The results of gut morpho-histology for broilers slaughtered at the age of 42 days are shown in table 2, indicating villous height and crypt depth. Significant differences between dietary treatments (control and experimental) were measured for duodenal villus height and crypt depth (Figure 1). Villous height was longer for broiler chickens in the control group and shorter for broilers supplemented with the phytogenic products (PP). The depths of the duodenal crypt were significantly deeper in animals supplemented with PP, and shallower for broilers in the control group.
The size of the jejunum villi was longer in broiler chickens in the control group, while the broiler chickens receiving PP had the shortest jejunum villi. The depths of the jejunum crypt were shorter in broiler chickens supplemented with phytogenic products (PP) and deeper in broiler chickens in the control group (Figure 2). Statistically, there was no significant difference between villous size and crypt depth between control and experimental groups (p <0.05).
The results of the morphohistology of the ileum show that the broilers in the control group had the highest height and depth of the crypt compared to the experimental group (Figure 3). However, the difference between the 2 groups is only significant for the depth of crypts values (p <0.05).
Similar results have been found in studies by [10,11]. Recent study, revealed a significant increase in villous height, depth of crypt in broiler chickens supplemented with garlic powder at 0.5 g / kg or the combination garlic and black seed with a rate of 0.5 g / kg combined . Improved intestinal morphology broilers, having consumed a ration supplemented with garlic powder or a combination of garlic powder and black seed also experienced a significant improvement in production performances .

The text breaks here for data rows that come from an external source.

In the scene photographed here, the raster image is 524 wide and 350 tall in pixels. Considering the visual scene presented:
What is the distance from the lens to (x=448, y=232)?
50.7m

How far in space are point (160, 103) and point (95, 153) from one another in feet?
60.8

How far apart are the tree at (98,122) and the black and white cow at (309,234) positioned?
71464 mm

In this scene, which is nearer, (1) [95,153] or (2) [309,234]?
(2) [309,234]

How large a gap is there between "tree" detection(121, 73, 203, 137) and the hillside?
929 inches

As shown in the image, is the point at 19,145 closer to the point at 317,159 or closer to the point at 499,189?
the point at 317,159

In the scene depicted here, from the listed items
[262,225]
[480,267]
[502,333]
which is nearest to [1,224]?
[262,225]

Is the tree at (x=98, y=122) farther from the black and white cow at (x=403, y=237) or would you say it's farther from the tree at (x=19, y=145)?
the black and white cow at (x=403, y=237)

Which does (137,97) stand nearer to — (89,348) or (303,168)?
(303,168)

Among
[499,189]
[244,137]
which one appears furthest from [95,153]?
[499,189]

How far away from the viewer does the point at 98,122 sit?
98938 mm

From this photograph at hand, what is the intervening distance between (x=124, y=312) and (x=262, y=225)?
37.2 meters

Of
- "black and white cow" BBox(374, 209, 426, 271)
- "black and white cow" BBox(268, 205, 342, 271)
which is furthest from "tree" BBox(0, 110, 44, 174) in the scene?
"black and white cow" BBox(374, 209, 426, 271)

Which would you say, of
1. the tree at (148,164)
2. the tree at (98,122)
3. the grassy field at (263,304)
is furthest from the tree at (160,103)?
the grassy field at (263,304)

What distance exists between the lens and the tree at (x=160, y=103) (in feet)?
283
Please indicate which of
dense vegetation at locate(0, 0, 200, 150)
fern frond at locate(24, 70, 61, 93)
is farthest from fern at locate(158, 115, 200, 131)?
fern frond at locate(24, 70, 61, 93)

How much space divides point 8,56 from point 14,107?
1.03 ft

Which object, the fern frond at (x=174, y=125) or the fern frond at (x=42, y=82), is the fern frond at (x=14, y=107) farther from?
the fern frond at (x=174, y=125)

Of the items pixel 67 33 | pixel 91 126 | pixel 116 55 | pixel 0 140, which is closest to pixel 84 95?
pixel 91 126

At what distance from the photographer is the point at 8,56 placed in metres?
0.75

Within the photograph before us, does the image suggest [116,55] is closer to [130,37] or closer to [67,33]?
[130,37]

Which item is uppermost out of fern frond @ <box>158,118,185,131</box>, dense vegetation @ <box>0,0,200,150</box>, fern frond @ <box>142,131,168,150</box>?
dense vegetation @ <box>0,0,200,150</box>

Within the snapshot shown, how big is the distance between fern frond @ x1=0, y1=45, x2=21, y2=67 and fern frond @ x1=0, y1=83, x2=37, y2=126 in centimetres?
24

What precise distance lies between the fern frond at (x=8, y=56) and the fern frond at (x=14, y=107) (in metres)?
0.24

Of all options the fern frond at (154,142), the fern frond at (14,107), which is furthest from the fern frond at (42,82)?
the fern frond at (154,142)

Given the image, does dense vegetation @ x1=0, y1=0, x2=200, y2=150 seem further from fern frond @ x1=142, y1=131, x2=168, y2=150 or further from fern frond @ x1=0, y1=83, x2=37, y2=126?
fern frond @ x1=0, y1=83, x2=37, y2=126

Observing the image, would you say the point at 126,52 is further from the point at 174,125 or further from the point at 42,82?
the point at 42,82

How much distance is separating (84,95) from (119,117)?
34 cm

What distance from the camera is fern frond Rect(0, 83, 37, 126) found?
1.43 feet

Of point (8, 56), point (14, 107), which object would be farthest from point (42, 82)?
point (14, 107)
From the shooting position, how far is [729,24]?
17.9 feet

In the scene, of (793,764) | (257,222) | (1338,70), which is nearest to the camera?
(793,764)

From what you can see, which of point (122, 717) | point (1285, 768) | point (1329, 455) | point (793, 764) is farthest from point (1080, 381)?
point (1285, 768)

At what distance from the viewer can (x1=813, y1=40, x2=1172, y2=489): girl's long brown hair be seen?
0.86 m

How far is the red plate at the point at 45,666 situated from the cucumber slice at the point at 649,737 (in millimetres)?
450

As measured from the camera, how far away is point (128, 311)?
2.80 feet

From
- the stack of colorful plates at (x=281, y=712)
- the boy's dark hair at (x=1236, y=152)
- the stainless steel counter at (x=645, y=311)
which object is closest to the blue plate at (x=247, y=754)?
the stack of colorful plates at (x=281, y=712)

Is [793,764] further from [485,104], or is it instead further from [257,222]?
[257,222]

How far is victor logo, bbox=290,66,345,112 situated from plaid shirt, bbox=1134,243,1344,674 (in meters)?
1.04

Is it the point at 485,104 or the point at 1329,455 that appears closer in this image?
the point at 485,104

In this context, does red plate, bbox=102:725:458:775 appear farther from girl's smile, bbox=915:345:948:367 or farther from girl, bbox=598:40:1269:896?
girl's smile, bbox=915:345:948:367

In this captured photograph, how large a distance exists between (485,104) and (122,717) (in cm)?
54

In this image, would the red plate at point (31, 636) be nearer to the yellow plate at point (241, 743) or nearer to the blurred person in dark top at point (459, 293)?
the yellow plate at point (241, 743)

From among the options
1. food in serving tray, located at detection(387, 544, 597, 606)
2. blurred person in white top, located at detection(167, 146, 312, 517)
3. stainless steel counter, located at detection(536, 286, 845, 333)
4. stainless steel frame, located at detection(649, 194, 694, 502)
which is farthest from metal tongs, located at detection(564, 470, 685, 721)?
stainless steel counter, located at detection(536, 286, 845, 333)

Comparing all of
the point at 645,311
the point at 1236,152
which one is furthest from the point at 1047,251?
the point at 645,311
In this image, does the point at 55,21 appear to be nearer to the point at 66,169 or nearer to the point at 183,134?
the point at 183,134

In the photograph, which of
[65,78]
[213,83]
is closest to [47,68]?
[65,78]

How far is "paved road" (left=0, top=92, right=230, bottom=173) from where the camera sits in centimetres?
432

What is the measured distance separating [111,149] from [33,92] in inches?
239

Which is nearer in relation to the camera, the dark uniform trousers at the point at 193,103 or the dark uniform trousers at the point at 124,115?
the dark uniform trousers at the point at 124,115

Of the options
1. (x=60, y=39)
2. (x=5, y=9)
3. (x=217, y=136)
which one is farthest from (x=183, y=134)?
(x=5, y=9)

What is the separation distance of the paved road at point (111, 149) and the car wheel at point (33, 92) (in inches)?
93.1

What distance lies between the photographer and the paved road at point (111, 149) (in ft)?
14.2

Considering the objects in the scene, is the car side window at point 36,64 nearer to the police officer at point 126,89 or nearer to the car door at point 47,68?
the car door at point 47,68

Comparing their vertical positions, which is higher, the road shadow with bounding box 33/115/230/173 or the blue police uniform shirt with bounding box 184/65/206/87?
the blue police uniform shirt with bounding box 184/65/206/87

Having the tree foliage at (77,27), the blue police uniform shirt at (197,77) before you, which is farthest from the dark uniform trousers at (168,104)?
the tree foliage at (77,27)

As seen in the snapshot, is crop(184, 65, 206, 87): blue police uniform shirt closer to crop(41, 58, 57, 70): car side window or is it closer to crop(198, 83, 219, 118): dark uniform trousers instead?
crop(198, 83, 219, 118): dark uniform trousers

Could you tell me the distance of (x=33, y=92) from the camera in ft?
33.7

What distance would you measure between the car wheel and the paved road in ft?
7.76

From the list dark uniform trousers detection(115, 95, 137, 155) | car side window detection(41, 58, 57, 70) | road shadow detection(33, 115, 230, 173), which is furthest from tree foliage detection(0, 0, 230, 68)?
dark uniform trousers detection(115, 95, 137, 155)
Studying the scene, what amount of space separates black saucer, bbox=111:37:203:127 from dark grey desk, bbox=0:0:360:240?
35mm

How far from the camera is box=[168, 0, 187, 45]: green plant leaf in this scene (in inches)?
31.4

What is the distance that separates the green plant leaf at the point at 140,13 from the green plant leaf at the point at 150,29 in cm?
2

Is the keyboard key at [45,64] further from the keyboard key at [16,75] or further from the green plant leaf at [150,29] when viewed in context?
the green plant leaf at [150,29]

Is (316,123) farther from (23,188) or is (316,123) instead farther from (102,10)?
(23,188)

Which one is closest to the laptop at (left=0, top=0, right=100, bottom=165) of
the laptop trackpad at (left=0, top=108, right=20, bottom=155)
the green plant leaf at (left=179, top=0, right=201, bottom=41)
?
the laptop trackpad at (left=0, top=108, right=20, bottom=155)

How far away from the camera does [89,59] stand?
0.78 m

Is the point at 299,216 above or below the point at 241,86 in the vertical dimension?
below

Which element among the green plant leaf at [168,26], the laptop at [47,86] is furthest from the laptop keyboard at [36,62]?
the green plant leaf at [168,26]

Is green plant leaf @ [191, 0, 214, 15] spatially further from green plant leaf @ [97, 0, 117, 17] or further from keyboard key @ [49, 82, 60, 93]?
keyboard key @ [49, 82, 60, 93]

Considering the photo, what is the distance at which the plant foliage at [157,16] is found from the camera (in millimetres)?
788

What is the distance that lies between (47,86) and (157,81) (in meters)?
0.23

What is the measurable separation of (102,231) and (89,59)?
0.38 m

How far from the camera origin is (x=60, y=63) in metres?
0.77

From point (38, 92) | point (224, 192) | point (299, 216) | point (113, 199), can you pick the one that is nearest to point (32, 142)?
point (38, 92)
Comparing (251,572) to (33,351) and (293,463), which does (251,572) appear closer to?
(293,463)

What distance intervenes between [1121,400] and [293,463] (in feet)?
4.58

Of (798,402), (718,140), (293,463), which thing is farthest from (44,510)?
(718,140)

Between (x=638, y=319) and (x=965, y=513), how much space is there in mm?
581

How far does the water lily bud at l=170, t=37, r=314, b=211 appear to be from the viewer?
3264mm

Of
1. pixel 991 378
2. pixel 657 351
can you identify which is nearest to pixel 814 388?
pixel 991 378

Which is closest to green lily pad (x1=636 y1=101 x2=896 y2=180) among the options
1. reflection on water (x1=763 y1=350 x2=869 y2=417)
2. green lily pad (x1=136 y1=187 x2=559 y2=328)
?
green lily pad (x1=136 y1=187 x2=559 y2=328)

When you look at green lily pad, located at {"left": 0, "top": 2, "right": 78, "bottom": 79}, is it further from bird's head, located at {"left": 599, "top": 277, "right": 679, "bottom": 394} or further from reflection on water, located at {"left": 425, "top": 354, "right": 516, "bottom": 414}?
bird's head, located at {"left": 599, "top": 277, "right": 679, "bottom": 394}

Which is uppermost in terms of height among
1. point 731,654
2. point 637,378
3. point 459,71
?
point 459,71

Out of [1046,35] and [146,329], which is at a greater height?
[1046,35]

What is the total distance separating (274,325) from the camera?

Longer villi with more enterocyte cells for uptake and deeper crypts showing greater demand for new tissues due to proliferation in light have been found by [13,14]. A higher turnover of cells, thus a deeper crypt, would lead to a higher energy demand for maintenance of the digestive tract of the broiler. The energy could instead be used for growth and improved performance of animals . Pathogenic bacteria present in the gastrointestinal tract are considered to damage enterocyte cells, which reduces their absorption, as well as deeper crypts . Phytogenic feed additives are thought to reduce the number of pathogenic bacteria in the gastrointestinal tract [1,16], and would result in less damage to enterocytes and better uptake and villous height. However, many studies show no effect of phytogenic products on gut morphology and histology, making it difficult to link improved intestinal morphology to better animal performances.
The phytogenic product used in this experiment has an effect on the morpho-histological structure of the chicken gut (crypts and villi). However, the comparison of the results obtained between the experimental and the control group is not always statistically significant.